- _STATED PROBLEM_
Drop the images; return everything else in the listing below exactly.

— start of RECORDS TO USE —

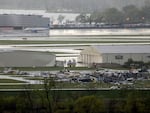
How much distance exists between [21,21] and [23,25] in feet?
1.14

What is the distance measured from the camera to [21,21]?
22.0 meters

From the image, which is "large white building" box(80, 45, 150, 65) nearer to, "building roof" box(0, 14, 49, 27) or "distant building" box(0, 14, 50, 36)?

— end of RECORDS TO USE —

- _CORRECT ANSWER_
How much distance exists between [21,21] and [23,25] in feet?
1.14

What is the distance measured from the camera to [21,21]?
22.0 meters

From the image, which is "large white building" box(80, 45, 150, 65) nearer to, "building roof" box(0, 14, 49, 27) or "distant building" box(0, 14, 50, 36)?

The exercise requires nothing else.